Campo Largo é uma das cidades que mais está recebendo pessoas de fora para viver, tanto provisoriamente como definitivamente. Segundo a pesquisa a cidade está em 6º posição no ranking de crescimento, com 18,67% de avanço - com relação ao número de pessoas residentes já computadas pelo IBGE. À sua frente estão os municípios de Tunas do Paraná (84,04%), Mandirituba (24,48%), Bocaiúva do Sul (23,71%), Contenda (21,26%) e São José dos Pinhais (20,18%).

A cidade ainda pode ser considerada ruralizada e com muito potencial para a expansão. “Hoje os bairros mais procurados para a aquisição de imóveis são Itaqui, Gorski, Jardim das Acácias, Botiatuva, locais que possuem muitos lançamentos de condomínios horizontais, que são os mais procurados e têm preço acessível”, explica João Fernando.

Um grande número de prédios está sendo construído em Campo Largo, algo que há alguns anos era raro.

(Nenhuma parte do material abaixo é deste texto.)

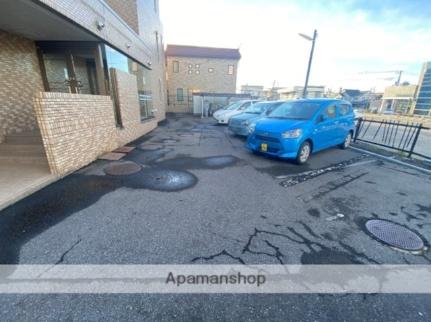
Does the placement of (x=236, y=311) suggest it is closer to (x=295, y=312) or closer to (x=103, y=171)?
(x=295, y=312)

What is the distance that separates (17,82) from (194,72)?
854 inches

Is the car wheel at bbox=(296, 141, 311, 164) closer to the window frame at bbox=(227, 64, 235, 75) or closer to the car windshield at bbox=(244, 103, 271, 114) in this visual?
the car windshield at bbox=(244, 103, 271, 114)

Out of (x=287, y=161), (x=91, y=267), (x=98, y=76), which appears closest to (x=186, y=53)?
(x=98, y=76)

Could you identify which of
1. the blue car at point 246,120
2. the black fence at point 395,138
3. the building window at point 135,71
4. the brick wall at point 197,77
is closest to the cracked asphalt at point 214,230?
the black fence at point 395,138

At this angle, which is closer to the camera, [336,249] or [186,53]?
Answer: [336,249]

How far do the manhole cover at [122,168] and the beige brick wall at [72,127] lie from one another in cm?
72

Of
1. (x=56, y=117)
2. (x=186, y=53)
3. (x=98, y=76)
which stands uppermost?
(x=186, y=53)

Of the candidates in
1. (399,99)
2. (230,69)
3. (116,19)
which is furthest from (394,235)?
(399,99)

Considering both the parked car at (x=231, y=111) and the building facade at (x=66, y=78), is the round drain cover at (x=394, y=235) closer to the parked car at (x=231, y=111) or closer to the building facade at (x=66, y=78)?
the building facade at (x=66, y=78)

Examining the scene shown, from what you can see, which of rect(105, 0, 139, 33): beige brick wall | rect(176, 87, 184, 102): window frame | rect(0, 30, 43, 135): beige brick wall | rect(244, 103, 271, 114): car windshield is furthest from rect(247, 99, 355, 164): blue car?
rect(176, 87, 184, 102): window frame

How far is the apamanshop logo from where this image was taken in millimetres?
1983

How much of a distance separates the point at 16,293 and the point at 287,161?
594cm

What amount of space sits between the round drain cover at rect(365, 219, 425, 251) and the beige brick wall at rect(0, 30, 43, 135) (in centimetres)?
888

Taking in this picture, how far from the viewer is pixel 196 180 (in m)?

Segundo João Fernando, isso se deve pela mudança no Plano Diretor da cidade, que passou a permitir a construção de prédios com até 15 pavimentos. “O Programa Minha Casa, Minha Vida permite a construção de prédios de até quatro pavimentos, já o Plano Diretor da Cidade permite mais. A geografia da cidade permite a construção desses prédios e a cidade tem muito espaço para eles, se comparado a outras cidades como São José dos Pinhais ou Araucária”, diz. Condomínios verticais são mais procurados por casais jovens, que estão iniciando uma família agora.

Entre os benefícios que quem está buscando uma casa e está aberto a mudar de cidade encontra na cidade é a sua localização. “É sempre importante lembrar que Campo Largo tem uma ótima localização, está há poucos minutos do Parque Barigui, tem rodovias de acesso fácil tanto a Curitiba como Ponta Grossa”, refere. Outros pontos são a segurança e a tranquilidade. Campo Largo pode ser considerada uma cidade segura com relação às demais da RMC e ainda é tranquila por estar em processo de expansão.

Grandes investimentos também atraem e dão maior visibilidade para a cidade. “Investimentos como o shopping que vai ser construído chamam atenção, mostram o desenvolvimento da cidade. Nessa época de crise está mais difícil de grandes empresas realizarem grandes investimentos, mas a cidade já foi muito movimentada por ocasiões como essas”, finaliza.